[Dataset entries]
- Opening Delimiter -
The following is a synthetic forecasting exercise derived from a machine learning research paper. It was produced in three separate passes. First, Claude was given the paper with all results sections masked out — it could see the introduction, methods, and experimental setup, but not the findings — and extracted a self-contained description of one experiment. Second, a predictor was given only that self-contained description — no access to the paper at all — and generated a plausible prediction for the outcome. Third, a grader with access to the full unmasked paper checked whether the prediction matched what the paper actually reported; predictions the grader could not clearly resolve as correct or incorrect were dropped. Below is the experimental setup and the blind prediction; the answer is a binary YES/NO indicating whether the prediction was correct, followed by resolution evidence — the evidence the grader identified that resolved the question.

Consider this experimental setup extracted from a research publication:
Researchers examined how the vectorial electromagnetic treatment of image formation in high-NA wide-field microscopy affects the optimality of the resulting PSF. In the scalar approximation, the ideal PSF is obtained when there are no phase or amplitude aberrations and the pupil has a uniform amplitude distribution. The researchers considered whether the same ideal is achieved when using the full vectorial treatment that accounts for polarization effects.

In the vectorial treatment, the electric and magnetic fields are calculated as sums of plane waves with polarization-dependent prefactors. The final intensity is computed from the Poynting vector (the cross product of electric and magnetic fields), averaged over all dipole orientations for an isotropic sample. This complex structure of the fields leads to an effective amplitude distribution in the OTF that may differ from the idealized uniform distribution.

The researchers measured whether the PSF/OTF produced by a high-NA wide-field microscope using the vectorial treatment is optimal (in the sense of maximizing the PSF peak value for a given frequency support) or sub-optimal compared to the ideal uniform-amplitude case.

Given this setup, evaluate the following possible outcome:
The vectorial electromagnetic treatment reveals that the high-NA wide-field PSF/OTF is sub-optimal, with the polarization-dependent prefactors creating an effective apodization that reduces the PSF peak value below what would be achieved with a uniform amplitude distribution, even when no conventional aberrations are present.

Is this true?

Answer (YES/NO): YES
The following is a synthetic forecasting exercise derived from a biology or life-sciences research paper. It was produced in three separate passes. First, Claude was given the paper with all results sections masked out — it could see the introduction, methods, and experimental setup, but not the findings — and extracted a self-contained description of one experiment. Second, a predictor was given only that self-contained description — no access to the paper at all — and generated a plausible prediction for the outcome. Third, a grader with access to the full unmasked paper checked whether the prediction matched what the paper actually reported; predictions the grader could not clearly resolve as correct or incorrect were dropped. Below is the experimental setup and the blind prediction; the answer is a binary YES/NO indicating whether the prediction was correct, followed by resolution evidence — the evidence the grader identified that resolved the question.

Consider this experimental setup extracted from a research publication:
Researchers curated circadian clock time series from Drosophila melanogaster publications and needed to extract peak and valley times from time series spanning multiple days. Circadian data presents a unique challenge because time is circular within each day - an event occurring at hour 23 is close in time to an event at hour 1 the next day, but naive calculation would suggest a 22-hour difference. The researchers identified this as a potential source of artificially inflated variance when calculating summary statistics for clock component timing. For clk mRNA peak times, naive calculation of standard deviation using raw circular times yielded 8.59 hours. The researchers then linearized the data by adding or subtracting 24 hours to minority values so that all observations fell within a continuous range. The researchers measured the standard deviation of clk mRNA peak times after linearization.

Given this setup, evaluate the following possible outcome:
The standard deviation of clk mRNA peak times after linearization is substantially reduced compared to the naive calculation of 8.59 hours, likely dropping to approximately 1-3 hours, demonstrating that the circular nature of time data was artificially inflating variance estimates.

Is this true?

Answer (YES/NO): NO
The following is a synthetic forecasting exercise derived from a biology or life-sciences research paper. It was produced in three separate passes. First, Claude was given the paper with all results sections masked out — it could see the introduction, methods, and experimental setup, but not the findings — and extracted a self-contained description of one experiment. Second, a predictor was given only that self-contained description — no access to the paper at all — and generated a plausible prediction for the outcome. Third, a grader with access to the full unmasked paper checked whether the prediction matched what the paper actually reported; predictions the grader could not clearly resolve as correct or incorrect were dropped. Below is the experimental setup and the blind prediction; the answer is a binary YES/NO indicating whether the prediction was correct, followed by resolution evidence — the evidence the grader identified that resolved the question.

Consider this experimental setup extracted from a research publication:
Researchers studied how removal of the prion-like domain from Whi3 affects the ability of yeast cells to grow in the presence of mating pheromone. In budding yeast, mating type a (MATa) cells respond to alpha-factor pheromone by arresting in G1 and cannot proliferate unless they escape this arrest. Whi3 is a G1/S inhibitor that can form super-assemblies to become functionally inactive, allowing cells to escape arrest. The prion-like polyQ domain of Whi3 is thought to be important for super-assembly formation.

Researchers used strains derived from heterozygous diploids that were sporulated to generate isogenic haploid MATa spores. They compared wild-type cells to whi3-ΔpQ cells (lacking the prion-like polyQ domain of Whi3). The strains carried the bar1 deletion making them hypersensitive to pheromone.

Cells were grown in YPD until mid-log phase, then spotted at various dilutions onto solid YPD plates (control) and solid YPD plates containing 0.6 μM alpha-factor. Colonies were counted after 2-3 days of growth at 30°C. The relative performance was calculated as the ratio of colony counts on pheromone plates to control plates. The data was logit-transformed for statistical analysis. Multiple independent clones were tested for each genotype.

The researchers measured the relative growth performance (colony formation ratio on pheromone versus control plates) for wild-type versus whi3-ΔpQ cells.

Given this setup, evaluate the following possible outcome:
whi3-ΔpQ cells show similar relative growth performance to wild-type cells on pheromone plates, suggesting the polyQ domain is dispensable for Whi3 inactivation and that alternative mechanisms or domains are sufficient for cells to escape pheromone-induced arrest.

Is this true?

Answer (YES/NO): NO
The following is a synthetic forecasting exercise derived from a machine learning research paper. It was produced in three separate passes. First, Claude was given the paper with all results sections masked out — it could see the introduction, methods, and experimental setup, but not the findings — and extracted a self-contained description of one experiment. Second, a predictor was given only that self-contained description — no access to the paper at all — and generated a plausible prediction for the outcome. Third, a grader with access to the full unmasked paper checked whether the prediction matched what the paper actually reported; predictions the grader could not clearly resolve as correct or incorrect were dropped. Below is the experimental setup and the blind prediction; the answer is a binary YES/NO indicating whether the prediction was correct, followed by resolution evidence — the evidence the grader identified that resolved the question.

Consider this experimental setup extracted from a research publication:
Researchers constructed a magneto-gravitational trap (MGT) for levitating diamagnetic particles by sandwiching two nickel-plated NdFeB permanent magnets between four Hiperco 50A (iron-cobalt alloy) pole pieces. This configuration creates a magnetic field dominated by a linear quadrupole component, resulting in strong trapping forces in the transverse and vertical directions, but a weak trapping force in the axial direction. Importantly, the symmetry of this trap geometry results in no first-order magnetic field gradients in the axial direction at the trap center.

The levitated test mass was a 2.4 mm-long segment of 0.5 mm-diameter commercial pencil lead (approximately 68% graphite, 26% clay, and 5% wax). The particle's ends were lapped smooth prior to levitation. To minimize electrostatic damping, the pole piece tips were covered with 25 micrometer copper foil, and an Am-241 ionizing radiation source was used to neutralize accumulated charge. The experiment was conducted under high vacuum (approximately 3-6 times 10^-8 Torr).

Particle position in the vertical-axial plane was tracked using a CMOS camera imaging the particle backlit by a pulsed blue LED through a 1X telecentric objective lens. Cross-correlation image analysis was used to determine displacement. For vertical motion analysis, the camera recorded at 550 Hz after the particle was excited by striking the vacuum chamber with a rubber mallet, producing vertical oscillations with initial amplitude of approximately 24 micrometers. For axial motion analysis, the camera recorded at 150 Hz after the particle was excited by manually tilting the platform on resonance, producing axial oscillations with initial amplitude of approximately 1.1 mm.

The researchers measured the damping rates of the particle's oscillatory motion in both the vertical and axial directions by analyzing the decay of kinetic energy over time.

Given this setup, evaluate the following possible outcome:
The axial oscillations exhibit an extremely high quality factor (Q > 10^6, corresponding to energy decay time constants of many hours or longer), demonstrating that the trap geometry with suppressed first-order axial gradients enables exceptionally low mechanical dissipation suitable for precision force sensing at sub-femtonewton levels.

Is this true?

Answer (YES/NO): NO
- Closing Delimiter -
• **What you are asked to do**:
Check each line of the entries for the string "artificially". Copy the lines that have it.

• **Solution to this exercise**:
Researchers curated circadian clock time series from Drosophila melanogaster publications and needed to extract peak and valley times from time series spanning multiple days. Circadian data presents a unique challenge because time is circular within each day - an event occurring at hour 23 is close in time to an event at hour 1 the next day, but naive calculation would suggest a 22-hour difference. The researchers identified this as a potential source of artificially inflated variance when calculating summary statistics for clock component timing. For clk mRNA peak times, naive calculation of standard deviation using raw circular times yielded 8.59 hours. The researchers then linearized the data by adding or subtracting 24 hours to minority values so that all observations fell within a continuous range. The researchers measured the standard deviation of clk mRNA peak times after linearization.
The standard deviation of clk mRNA peak times after linearization is substantially reduced compared to the naive calculation of 8.59 hours, likely dropping to approximately 1-3 hours, demonstrating that the circular nature of time data was artificially inflating variance estimates.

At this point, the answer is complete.